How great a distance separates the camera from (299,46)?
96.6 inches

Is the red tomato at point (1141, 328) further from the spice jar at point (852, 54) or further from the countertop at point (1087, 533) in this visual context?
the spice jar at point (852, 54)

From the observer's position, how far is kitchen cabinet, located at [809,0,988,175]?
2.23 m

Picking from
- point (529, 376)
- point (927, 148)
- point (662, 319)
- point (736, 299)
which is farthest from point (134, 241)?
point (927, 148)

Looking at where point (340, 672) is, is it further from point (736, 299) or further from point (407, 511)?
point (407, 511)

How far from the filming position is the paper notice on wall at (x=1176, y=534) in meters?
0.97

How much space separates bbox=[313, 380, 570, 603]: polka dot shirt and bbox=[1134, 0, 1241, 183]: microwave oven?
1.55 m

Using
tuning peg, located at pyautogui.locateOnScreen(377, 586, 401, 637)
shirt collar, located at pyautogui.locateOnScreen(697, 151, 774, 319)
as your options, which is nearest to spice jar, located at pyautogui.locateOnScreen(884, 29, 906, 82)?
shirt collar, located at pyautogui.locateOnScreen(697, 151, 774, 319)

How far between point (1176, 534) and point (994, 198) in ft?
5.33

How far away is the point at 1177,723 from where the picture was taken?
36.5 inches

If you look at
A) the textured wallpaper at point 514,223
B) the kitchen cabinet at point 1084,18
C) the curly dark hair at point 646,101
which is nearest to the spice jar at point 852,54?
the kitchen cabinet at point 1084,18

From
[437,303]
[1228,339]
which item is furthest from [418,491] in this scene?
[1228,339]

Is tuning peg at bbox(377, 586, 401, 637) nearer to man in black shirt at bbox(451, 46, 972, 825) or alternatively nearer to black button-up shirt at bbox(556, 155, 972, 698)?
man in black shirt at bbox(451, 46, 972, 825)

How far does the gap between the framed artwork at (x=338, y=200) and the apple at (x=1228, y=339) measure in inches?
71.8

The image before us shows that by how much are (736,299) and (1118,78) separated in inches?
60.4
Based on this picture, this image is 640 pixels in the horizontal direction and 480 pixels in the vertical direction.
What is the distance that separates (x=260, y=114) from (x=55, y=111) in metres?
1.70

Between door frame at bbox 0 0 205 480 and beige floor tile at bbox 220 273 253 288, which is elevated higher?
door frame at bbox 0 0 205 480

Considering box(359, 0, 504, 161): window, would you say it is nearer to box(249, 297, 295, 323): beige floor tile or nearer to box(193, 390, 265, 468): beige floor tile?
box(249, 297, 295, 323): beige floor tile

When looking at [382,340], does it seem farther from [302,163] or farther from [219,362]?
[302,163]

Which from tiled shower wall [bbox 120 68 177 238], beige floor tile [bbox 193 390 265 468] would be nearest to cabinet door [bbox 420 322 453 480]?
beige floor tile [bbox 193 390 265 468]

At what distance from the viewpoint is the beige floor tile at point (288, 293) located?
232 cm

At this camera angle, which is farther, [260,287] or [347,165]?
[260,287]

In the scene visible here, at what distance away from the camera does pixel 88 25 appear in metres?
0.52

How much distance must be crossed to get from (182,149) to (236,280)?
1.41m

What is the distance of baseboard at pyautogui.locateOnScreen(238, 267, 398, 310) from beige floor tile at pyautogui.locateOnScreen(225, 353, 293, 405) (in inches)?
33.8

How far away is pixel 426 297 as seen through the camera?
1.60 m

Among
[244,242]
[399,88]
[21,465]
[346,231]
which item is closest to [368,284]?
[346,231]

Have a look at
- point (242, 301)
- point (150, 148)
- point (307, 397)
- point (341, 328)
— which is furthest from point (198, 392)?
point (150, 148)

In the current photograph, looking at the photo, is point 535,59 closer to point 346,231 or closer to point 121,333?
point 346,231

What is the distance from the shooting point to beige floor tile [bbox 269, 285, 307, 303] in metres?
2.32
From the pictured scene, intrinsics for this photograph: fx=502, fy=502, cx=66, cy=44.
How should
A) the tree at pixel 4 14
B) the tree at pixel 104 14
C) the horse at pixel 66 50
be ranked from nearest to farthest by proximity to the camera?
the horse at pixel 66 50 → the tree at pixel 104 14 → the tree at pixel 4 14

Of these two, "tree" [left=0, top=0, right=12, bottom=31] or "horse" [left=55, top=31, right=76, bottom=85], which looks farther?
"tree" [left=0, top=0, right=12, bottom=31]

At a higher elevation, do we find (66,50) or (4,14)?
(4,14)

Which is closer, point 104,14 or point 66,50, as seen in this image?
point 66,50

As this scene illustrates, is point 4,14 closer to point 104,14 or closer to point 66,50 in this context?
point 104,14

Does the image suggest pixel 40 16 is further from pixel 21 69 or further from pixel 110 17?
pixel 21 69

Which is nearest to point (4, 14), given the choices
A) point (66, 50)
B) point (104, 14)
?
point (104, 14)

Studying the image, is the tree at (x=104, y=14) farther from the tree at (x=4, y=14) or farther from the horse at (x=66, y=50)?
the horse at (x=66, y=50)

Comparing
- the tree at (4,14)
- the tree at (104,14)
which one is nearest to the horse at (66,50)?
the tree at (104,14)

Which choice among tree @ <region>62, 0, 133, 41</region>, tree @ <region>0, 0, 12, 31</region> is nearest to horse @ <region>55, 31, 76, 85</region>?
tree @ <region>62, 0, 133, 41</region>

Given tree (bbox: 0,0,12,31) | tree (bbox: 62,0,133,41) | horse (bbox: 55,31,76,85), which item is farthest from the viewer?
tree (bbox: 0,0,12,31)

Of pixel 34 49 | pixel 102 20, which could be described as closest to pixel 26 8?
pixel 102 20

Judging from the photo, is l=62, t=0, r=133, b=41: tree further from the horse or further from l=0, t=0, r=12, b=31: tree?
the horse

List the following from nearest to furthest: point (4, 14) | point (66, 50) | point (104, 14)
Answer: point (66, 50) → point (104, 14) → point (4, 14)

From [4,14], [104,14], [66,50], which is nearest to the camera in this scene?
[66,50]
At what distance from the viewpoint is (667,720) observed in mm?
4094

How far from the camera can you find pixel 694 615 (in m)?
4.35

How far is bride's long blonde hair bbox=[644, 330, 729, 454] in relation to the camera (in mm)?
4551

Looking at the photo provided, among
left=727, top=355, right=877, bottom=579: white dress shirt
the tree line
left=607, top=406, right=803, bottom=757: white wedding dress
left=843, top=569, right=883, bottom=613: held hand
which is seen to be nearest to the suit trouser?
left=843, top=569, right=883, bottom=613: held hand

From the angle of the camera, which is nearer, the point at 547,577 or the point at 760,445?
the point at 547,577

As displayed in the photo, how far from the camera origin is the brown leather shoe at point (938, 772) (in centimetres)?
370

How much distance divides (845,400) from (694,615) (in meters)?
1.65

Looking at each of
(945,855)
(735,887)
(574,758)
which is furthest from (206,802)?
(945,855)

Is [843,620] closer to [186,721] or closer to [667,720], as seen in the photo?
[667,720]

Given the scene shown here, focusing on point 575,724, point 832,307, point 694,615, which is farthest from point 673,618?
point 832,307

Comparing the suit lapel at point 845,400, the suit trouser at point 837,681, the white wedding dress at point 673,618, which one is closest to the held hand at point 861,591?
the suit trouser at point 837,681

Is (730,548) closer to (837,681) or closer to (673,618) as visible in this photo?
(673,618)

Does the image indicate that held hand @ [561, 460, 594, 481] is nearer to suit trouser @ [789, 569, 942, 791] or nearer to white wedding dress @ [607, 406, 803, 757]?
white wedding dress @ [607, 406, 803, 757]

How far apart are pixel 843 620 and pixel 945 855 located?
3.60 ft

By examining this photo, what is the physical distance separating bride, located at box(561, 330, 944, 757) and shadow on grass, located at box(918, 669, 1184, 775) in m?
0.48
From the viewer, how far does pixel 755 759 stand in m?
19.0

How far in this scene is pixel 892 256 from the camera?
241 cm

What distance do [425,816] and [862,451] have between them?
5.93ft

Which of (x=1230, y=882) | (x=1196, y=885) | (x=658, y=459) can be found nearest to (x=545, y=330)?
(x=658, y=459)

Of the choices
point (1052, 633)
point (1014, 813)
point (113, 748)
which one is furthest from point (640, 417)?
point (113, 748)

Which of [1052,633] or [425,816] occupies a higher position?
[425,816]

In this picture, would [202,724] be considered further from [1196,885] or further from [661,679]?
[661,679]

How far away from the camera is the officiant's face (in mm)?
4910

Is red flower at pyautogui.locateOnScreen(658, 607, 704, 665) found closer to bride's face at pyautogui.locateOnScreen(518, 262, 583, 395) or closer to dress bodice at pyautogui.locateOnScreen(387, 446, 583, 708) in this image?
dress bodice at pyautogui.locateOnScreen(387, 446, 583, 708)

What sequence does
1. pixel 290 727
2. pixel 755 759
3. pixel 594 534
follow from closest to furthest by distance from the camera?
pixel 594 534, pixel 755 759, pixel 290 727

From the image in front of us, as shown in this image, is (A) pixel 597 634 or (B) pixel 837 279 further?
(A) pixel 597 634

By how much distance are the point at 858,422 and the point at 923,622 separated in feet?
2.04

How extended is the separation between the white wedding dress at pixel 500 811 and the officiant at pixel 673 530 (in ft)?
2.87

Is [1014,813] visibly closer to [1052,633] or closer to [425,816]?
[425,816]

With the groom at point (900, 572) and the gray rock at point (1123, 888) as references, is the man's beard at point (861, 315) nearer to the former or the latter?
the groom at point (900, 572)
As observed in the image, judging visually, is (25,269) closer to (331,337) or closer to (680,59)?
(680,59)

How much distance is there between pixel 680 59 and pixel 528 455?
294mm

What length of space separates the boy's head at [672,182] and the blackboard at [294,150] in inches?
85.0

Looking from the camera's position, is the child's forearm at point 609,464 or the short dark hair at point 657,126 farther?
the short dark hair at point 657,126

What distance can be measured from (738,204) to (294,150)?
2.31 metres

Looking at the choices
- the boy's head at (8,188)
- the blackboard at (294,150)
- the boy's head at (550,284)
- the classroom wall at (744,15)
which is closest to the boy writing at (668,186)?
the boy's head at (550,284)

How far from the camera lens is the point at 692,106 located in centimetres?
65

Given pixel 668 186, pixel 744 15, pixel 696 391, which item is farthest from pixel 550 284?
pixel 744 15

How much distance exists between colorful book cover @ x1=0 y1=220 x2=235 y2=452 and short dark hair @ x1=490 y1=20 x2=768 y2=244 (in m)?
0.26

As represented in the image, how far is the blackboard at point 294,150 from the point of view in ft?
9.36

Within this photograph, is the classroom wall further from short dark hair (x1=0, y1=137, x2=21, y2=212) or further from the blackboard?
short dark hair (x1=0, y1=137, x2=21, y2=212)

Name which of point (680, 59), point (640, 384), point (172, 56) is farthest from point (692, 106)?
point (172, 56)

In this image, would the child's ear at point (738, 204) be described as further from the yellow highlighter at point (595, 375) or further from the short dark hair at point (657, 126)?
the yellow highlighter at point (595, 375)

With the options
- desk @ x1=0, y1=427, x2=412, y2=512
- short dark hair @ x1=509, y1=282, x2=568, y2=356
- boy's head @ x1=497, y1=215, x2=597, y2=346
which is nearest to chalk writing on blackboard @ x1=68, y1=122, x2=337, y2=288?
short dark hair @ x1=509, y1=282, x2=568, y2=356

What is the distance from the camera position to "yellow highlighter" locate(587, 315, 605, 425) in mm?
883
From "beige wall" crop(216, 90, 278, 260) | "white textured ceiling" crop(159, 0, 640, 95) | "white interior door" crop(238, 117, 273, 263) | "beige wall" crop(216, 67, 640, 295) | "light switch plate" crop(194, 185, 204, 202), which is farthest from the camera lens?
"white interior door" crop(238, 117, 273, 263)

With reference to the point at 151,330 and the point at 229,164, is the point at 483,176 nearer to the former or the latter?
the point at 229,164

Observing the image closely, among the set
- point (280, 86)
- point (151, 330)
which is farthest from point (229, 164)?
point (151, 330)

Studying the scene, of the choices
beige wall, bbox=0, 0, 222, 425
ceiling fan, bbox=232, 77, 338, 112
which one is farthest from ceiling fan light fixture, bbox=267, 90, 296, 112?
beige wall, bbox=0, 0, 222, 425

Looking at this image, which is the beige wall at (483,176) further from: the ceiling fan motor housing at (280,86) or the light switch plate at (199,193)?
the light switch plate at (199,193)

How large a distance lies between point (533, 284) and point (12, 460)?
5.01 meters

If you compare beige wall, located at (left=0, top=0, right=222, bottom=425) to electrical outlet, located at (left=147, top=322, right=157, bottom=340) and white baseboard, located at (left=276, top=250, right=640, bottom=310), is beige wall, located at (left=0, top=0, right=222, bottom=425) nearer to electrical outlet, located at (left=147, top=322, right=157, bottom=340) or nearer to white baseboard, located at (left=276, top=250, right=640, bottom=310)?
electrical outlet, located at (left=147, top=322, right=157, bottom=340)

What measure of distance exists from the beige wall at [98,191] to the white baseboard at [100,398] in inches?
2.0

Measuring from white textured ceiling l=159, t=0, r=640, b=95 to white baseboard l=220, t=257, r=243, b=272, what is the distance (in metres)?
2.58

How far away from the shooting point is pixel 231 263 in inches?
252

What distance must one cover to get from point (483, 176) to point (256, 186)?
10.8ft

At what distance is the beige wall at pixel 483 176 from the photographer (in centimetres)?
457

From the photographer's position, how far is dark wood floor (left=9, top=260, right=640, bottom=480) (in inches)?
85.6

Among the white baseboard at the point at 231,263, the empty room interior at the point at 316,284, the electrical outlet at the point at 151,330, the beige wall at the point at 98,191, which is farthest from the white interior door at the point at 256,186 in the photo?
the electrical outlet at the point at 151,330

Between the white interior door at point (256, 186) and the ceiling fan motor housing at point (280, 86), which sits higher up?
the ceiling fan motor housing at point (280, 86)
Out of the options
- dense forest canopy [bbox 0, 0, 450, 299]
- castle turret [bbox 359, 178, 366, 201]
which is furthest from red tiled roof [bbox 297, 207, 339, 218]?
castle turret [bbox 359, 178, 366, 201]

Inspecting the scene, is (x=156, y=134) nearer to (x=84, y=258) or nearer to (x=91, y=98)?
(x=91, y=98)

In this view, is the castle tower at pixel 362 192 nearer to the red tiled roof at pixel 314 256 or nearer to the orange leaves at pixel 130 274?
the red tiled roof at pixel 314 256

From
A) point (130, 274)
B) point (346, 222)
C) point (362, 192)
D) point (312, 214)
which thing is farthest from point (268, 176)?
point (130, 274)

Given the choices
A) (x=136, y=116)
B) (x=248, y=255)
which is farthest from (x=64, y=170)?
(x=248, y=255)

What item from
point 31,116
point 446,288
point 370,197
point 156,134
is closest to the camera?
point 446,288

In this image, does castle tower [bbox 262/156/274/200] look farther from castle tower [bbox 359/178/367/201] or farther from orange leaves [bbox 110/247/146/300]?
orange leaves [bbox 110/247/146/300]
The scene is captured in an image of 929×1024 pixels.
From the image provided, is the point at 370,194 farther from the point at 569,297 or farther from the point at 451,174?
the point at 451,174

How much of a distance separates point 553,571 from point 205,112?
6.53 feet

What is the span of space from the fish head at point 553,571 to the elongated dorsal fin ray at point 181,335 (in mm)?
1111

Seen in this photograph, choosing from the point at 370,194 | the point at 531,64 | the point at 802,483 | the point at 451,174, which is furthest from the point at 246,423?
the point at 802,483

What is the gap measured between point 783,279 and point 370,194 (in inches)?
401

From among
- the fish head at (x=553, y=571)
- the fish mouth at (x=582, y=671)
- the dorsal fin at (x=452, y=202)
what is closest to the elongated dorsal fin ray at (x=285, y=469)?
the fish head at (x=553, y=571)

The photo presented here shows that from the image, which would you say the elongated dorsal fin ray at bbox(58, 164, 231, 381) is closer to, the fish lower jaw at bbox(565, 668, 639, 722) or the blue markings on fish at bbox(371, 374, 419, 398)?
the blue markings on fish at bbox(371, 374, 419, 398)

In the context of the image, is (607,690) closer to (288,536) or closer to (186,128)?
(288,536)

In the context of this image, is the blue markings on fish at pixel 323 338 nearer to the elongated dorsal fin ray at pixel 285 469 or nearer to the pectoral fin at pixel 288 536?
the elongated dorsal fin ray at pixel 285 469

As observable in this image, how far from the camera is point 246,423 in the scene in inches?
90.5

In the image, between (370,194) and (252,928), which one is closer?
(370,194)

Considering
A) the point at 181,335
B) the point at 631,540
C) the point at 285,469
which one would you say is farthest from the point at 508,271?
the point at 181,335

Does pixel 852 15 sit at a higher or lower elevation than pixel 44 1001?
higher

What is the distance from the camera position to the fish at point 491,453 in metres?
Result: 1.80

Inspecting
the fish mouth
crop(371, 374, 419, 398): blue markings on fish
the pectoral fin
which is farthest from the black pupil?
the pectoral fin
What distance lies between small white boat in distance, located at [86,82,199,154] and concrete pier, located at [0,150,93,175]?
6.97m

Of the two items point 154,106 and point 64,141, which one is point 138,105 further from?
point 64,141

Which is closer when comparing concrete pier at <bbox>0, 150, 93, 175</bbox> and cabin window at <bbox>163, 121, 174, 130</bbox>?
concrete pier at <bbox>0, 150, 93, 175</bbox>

- - - - - - -

From the line holding "What is the span" to the last line of the records, quote each line exactly and add nothing.

Written solution:
What is the span of space from the fish head at point 553,571 to the elongated dorsal fin ray at point 181,335 (in mm)?
1111

Seen in this photograph, choosing from the point at 370,194 | the point at 531,64 | the point at 802,483 | the point at 451,174, which is furthest from the point at 246,423?
the point at 802,483

What is the gap measured between point 783,279 and point 370,194 (in inches)?
401

From among
- the fish head at (x=553, y=571)
- the fish mouth at (x=582, y=671)
- the dorsal fin at (x=452, y=202)
what is closest to the elongated dorsal fin ray at (x=285, y=469)?
the fish head at (x=553, y=571)

The photo presented here shows that from the image, which would you say the elongated dorsal fin ray at bbox(58, 164, 231, 381) is closer to, the fish lower jaw at bbox(565, 668, 639, 722) or the blue markings on fish at bbox(371, 374, 419, 398)?
the blue markings on fish at bbox(371, 374, 419, 398)

In the context of the image, is (607,690) closer to (288,536) or closer to (186,128)?
(288,536)

In the context of this image, is the blue markings on fish at pixel 323 338 nearer to the elongated dorsal fin ray at pixel 285 469 or nearer to the pectoral fin at pixel 288 536?
the elongated dorsal fin ray at pixel 285 469

As observable in this image, how far from the camera is point 246,423 in the scene in inches?
90.5

In the image, between (370,194) and (252,928), which one is closer?
(370,194)

Considering
A) the point at 181,335
B) the point at 631,540
C) the point at 285,469
which one would you say is farthest from the point at 508,271?
the point at 181,335

Does pixel 852 15 sit at a higher or lower elevation than pixel 44 1001?
higher

What is the distance from the camera position to the fish at point 491,453 in metres?
Result: 1.80

Inspecting
the fish mouth
crop(371, 374, 419, 398): blue markings on fish
the pectoral fin
which is farthest from the black pupil?
the pectoral fin
What distance lies between small white boat in distance, located at [86,82,199,154] and concrete pier, located at [0,150,93,175]?
6.97m

Of the two items point 154,106 and point 64,141, which one is point 138,105 further from?
point 64,141

Which is closer when comparing concrete pier at <bbox>0, 150, 93, 175</bbox> and cabin window at <bbox>163, 121, 174, 130</bbox>?
concrete pier at <bbox>0, 150, 93, 175</bbox>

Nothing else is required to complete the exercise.